*** Passage to read Section Begins ***
When reports appeared last month that the next generation of iPhone would likely debut in September — complete with larger screen and higher resolution — I was giddy.
But for my beloved but battered iPhone 4 (age 102 in smartphone years), September is a long way off.
Most of us treat our mobile phones as expendable, and for good reason: The average lifespan is 18 to 24 months, and the latest software isn’t usually available after a few years.
When iOS 7 was released last year, Apple only extended updates back to the iPhone 4 — the 3GS, which sold from 2009 to 2012, was rendered a dinosaur. Thanks to carriers’ upgrade discounts and the dangers inherent in being a small object subject to constant abuse, many flit from one phone to the next without an eye on resources required or waste involved.
But prolonging your phone's life beyond the two-year average doesn’t require the tech equivalent of an M.D.
If you need your “legacy” iPhone to limp through to September and beyond, there are methods to keep it on life support. It's time to break out the bandages, scrub in, and patch up your patient by following these steps.
Triage the patient
It may seem obvious but it’s worth repeating: Purging unused apps and downloading those selfies to your computer can give your phone an extra spring in its step. Removing several gigs’ worth of music, podcasts and unused apps seems to be the best thing I’ve done to improve my phone’s performance.
*** Passage to read Section Ends ***
*** Supplied records Section Begins ***
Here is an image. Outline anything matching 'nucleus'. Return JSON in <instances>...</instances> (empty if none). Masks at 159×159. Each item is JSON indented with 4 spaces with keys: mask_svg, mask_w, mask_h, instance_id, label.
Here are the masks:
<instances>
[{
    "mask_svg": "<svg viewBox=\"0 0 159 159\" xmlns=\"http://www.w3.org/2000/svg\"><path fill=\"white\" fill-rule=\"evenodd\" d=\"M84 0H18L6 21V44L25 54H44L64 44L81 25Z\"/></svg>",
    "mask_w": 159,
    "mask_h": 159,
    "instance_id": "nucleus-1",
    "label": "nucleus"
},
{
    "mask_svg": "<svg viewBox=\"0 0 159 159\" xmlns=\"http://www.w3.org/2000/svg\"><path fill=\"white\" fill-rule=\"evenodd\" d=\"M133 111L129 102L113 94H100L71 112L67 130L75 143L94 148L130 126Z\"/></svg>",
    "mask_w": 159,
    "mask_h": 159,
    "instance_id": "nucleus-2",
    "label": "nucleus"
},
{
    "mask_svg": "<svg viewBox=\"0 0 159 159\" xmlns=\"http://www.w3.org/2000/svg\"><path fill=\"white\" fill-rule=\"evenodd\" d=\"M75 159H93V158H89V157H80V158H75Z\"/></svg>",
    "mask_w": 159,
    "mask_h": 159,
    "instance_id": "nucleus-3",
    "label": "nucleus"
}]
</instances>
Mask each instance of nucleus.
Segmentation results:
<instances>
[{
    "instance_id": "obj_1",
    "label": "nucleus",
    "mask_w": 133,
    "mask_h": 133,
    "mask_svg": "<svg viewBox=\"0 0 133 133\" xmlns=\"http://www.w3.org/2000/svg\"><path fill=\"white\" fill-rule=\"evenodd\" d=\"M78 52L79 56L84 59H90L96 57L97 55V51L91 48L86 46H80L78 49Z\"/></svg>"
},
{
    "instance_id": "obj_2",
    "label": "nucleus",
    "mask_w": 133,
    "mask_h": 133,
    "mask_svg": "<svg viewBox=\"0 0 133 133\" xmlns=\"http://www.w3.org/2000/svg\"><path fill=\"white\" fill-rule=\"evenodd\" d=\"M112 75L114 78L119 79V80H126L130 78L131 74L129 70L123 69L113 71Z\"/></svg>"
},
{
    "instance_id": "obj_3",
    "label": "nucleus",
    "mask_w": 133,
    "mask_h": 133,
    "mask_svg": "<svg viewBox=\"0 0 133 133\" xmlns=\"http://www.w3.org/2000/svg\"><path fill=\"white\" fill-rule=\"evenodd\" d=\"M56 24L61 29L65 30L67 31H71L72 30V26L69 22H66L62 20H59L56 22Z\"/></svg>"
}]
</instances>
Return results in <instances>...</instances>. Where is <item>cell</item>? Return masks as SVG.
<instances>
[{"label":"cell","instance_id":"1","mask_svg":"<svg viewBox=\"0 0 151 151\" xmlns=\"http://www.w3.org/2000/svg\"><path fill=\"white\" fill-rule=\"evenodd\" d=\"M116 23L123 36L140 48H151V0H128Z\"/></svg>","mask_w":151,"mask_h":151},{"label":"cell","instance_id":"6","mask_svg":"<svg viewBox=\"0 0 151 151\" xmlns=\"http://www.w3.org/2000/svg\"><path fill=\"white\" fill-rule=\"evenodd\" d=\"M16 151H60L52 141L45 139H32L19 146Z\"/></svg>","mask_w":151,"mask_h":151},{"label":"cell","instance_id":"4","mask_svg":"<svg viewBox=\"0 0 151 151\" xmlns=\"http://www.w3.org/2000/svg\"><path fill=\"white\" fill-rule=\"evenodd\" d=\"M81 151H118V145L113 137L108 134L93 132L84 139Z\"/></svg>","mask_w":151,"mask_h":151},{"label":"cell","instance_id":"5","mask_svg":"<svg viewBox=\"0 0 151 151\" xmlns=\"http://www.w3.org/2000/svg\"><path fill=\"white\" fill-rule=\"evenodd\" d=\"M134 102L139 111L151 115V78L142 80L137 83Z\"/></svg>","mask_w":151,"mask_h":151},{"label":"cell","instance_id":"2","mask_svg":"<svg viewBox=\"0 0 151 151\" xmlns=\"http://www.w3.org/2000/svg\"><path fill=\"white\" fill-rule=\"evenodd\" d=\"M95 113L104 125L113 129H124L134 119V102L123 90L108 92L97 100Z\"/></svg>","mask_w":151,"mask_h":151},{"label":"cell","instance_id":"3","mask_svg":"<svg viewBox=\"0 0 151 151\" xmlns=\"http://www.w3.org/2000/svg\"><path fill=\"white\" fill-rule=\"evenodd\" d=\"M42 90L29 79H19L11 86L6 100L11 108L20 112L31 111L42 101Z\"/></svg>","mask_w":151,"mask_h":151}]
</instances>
*** Supplied records Section Ends ***
Problems to solve:
- 1) In the article about keeping an old iPhone running, list the things the writer says were removed in the sentence beginning "Removing several gigs’ worth".
- 2) Resume the article about keeping an old iPhone running, picking up right after its last sentence.
The records are not needed for any of this work.

Your responses:
- 1) Music, podcasts, and unused apps.

- 2)
Check its vitals
Battery life is the problem child of every smartphone. With life cycles never quite seeming to reach the purported number of charges, batteries do not age gracefully. BuzzFeed and Gizmodo both had good, overlapping guides for diving into your phone’s innards to squeeze out more battery life. But in a wonderfully sharp post on iPhone battery woes, former Apple Genius Scotty Loveless approaches hemorrhaging battery life with a scalpel rather than an ax. Loveless recommends examining your phone’s usage (Settings > General > Usage) to get a feel for your phone’s battery performance before looking at settings for specific apps (such as Facebook) that can stress a battery more than others.
Loveless and others have also noted that manually managing multitasking (hitting your home button twice to get the list of open apps, then swiping up to close ones you don’t need) isn’t necessary to preserve battery; Loveless actually discourages it, which took this multitasker by surprise.